Like Artemis, Mulch is after the many benefits that come from devoting one's life to crime: wealth and freedom. When the novel starts, Mulch is being arrested and sent into jail. However, he is recruited to help Holly's rescue mission in the hope that he will tunnel beneath Fowl Manor and break in. He is uniquely suited to do this job because he lost his magical powers many years ago as a result of his illicit deeds. Normally, fairies must be invited into a human's dwelling or they lose their power and must submit to the human's will. Because Mulch already has a record, he could in theory sneak around Fowl Manor and assist the LEP team.

Both Artemis and Mulch are seduced by the allure of crime. For both of these characters, the rewards greatly outweigh the risks. When Mulch is given his assignment, he has little choice as to whether or not he will comply. Root's team pulls him out of a jail cell where he is seconds away from getting harmed by a group of goblins. However, Mulch also has ulterior motives. He sees this job as a chance to gain his freedom: after investigating Fowl Manor, he fakes his death and tunnels away from Commander Root and his team. At the end of the novel, he also steals half of the LEP's gold, which will give him enough riches to survive for the rest of his life. He is not caught nor reprimanded: at the end of the novel, he gets off scot-free.

Like Mulch, Artemis has succeeded at the end of the novel. He has a large amount of gold now in his possession, and the fairies will leave him alone because he won. In the end, Artemis Fowl seems to hold an ambivalent view of crime. Two prominent characters—Artemis and Mulch—devote their lives to crime, and they both succeed in their endeavors.


In the final moments of the novel, it becomes clear which characters have honor and which do not. Holly risks her life to save Juliet from the troll, proving that she has honor, as Juliet helped Artemis kidnap and subdue Holly in previous chapters. Despite the fact that Holly helps save Butler's and Juliet's lives, however, Artemis insists on keeping her for ransom. He knows that this decision irks Butler, who like Holly, has a lot of honor: "Artemis didn't have to ask. He knew exactly what Butler was feeling. The fairy had saved both their lives and yet he insisted on holding her to ransom. To a man of honor like Butler, this was almost more than he could bear" (236).

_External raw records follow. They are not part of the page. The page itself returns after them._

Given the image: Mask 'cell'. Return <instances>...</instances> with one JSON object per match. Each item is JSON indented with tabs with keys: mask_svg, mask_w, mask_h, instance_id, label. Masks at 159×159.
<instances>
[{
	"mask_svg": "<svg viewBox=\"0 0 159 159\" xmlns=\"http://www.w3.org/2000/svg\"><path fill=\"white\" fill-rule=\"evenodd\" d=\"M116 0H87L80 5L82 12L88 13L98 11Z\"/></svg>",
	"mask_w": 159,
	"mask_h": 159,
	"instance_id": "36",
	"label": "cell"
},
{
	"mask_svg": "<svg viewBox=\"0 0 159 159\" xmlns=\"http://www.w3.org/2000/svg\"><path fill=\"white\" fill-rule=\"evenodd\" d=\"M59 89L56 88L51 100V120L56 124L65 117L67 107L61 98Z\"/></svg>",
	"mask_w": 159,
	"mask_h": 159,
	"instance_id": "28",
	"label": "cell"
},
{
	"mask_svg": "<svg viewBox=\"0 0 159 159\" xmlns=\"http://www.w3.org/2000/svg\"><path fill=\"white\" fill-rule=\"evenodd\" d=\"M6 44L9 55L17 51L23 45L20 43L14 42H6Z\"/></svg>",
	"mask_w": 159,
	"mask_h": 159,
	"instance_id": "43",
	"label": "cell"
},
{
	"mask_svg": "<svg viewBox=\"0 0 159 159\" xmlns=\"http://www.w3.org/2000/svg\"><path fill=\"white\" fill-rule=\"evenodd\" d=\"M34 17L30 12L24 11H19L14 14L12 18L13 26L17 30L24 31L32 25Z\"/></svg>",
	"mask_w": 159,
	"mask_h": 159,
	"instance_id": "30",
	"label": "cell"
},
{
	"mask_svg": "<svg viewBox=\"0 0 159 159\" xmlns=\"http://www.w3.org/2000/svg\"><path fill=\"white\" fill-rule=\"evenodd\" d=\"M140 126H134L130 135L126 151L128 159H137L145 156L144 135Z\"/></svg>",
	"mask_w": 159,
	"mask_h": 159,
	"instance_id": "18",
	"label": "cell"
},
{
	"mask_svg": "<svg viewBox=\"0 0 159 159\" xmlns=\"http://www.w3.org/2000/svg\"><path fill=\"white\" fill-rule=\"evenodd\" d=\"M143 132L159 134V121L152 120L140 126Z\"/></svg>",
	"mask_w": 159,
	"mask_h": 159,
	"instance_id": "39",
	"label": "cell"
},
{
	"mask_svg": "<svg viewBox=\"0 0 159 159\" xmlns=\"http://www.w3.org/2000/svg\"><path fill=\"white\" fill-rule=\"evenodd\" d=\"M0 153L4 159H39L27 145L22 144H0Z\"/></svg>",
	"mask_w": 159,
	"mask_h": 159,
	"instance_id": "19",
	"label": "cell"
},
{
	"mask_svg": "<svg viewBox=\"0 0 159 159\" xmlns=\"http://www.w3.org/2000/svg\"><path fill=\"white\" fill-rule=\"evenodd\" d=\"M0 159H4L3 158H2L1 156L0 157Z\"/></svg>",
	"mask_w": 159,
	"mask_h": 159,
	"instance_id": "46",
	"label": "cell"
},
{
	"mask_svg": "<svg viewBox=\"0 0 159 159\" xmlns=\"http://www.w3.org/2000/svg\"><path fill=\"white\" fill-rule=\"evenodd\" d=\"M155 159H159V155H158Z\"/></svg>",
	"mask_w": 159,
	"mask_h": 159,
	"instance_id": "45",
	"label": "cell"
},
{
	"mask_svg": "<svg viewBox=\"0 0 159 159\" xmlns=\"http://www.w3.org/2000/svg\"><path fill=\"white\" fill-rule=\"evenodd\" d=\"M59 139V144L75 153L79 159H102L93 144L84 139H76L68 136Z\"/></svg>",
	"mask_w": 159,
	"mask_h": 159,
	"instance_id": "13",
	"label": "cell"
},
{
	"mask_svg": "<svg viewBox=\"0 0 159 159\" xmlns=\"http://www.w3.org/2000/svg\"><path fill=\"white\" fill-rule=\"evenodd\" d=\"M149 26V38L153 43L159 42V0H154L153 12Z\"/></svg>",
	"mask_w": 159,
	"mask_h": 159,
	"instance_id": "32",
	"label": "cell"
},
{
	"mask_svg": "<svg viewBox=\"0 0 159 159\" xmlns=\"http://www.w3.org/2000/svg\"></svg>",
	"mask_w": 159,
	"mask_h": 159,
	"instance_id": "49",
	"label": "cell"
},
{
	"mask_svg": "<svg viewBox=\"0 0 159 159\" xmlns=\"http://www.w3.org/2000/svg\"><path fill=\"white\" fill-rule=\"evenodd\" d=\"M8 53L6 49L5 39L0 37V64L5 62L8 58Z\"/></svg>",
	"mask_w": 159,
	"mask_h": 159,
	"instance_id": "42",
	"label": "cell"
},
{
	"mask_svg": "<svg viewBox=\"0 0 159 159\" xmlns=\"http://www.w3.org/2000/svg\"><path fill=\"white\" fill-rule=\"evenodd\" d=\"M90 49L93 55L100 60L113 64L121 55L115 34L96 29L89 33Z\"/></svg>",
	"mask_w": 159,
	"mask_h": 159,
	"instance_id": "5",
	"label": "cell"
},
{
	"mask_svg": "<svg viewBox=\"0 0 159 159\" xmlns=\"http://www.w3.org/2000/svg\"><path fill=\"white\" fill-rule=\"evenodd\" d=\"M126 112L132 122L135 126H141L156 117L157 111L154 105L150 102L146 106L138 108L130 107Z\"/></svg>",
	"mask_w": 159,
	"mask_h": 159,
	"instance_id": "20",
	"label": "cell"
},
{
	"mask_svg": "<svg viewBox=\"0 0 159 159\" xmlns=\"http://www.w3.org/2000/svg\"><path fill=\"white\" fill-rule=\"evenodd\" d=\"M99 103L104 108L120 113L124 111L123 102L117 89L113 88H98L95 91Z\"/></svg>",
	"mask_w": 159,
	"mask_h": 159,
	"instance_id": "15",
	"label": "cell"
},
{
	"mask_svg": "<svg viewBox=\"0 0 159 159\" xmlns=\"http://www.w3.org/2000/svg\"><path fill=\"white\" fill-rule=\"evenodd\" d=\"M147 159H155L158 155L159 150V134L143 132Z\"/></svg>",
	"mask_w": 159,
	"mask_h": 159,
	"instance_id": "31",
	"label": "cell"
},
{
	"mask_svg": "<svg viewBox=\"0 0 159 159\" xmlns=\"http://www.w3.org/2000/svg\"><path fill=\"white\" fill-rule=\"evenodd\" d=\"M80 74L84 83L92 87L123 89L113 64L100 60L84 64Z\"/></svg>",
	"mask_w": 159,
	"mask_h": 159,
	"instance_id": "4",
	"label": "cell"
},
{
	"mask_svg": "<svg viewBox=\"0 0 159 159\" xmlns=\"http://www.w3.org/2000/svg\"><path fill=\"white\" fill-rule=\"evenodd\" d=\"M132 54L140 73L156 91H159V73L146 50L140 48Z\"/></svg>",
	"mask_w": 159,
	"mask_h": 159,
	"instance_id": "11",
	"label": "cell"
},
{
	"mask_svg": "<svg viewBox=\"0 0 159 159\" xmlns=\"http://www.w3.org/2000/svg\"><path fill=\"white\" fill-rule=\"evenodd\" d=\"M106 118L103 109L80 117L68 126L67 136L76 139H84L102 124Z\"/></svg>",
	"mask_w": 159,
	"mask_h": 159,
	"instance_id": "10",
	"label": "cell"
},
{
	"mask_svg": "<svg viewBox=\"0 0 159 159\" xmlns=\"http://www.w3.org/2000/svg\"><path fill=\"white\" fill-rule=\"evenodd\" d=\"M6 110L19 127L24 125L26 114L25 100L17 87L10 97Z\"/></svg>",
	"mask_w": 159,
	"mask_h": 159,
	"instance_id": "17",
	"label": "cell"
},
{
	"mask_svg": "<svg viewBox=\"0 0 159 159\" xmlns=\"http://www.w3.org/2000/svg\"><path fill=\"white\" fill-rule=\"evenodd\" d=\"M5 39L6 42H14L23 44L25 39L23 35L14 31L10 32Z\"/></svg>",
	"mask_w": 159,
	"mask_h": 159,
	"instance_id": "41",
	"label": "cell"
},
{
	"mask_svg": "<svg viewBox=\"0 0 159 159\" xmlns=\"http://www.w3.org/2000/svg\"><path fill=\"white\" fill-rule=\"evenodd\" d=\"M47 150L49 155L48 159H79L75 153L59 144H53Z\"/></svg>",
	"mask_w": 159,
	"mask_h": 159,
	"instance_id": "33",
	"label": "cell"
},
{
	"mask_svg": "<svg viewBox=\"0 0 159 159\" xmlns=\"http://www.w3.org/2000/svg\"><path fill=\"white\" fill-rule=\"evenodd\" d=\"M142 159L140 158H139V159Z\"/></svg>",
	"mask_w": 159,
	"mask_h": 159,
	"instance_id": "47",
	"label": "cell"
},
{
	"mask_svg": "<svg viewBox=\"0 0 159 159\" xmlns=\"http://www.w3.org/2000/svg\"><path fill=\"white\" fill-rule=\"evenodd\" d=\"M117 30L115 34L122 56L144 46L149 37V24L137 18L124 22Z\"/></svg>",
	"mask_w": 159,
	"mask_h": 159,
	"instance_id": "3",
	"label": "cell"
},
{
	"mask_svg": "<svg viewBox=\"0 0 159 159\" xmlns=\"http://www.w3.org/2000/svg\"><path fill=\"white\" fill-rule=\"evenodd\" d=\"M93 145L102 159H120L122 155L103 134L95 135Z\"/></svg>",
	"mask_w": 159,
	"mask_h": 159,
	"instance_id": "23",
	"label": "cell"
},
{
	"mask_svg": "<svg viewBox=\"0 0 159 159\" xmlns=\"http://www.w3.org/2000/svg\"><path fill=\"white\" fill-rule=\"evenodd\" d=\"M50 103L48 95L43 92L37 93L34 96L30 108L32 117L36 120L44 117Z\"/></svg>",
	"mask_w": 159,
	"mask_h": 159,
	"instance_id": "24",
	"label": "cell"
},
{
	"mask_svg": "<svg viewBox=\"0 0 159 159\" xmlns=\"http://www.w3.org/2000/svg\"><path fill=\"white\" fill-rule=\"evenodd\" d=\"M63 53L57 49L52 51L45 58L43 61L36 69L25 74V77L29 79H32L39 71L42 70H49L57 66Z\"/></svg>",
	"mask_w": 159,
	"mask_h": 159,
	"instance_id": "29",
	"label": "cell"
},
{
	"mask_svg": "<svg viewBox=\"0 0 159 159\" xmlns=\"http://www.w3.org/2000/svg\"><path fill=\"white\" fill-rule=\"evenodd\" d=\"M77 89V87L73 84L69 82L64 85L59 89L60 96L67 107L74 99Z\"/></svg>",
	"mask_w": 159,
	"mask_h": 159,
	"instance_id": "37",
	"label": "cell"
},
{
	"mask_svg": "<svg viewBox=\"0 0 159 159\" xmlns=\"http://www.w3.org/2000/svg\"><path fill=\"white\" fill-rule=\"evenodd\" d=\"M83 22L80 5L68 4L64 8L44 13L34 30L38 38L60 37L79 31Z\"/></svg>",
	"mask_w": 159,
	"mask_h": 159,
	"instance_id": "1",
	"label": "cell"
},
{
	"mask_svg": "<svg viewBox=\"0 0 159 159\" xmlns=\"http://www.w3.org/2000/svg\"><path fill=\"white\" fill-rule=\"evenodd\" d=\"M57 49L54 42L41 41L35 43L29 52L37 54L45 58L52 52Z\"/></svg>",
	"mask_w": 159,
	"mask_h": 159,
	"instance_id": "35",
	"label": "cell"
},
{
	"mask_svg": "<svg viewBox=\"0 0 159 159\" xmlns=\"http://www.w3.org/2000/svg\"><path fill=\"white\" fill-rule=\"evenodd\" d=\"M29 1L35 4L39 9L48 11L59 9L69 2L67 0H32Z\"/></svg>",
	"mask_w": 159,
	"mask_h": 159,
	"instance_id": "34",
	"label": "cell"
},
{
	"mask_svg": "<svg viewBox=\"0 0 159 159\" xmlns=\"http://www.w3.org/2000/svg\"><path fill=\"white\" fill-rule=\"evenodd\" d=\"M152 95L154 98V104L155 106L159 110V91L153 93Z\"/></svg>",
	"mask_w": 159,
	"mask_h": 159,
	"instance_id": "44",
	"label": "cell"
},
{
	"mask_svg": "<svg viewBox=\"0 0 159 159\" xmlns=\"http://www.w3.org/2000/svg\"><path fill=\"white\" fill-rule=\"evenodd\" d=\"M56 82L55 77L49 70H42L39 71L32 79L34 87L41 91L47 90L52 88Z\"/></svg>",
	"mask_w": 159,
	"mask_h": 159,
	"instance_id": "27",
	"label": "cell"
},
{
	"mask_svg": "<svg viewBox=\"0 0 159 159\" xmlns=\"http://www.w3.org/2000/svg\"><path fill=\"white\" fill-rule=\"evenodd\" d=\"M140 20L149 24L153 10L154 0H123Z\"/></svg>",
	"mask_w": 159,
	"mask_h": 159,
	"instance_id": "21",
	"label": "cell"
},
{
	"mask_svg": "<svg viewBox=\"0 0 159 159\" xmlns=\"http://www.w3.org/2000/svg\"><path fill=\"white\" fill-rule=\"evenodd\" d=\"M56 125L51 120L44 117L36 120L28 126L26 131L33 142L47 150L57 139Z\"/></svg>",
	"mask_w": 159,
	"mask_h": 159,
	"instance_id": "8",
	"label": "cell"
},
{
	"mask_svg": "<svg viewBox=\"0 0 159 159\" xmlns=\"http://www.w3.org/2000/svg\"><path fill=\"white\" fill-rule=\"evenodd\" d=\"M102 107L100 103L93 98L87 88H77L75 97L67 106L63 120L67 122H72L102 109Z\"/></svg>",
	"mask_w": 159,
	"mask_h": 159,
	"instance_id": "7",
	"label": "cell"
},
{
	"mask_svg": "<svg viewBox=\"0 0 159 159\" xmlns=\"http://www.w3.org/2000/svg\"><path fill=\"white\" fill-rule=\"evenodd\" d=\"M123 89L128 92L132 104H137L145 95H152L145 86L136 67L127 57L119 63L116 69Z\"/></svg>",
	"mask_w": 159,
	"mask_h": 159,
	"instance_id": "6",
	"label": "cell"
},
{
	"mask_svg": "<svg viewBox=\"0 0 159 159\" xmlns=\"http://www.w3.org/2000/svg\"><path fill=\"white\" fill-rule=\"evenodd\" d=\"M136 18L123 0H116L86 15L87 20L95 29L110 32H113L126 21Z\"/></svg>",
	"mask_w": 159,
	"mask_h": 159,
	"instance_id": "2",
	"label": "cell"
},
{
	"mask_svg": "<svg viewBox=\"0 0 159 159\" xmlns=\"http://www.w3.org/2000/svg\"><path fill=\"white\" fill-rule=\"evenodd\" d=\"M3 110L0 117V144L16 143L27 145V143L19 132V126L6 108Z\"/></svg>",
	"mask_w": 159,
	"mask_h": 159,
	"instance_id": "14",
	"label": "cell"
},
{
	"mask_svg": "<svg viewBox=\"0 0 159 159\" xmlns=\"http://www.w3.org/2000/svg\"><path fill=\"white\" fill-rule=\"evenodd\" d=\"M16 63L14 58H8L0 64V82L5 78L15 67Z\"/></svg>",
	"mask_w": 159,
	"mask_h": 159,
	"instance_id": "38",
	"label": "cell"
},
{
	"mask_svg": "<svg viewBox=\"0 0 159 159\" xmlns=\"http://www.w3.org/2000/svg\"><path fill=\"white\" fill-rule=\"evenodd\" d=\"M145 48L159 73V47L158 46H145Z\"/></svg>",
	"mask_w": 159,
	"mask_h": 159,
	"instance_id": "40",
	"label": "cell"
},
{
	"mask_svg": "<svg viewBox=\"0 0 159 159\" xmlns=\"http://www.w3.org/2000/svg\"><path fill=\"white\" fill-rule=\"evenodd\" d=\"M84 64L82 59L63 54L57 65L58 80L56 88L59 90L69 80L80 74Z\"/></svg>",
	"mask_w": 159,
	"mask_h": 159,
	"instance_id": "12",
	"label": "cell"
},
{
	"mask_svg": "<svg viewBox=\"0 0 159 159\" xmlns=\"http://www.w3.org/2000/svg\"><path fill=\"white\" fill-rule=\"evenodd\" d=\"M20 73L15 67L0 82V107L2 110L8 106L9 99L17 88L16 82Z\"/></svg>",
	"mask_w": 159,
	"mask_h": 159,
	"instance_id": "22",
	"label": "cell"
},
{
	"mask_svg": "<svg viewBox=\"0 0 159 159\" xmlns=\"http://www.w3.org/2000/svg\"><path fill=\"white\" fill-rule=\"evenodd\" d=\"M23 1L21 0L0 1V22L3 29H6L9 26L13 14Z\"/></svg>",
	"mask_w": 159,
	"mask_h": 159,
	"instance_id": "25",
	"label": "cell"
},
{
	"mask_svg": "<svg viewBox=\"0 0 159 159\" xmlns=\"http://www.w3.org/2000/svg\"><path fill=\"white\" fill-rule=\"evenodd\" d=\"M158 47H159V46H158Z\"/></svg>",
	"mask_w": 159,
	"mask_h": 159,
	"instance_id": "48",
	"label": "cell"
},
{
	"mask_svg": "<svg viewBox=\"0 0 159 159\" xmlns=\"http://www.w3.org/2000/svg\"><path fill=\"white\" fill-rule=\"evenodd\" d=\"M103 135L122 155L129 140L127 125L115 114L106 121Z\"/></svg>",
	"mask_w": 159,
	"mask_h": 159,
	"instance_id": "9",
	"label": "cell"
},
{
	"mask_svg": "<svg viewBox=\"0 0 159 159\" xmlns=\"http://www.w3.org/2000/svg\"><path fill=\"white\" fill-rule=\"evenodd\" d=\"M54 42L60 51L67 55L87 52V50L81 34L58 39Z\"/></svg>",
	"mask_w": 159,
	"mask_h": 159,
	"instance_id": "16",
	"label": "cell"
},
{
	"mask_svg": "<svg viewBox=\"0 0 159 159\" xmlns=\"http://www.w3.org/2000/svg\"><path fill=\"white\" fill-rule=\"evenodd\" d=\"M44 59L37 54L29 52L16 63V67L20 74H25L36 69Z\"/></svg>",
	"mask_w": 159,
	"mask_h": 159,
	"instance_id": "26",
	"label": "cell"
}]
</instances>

Within Artemis Fowl, those characters who have honor—notably, Holly and Butler—are not any better off because they hold these qualities. In fact, they are sometimes put in even more danger because they try to do the right thing instead of simply looking out for themselves. In this way, the world inside Artemis Fowl is like our own, where individuals must make decisions within a complex and multi-layered world. Those characters who have strong morals are not always given the happy ending that they deserve.

Holly leaves Fowl Manor with her life, but the fairies are forced to hand over the ransom to Artemis. When she advocates for Root not to deploy the blue rinse over Fowl Manor, she is turned down. If Juliet had been killed, Holly would have held that death on her conscience. However, Artemis and his troupe survive, which means that Holly and the rest of the fairies are forced to pack up shop and head home.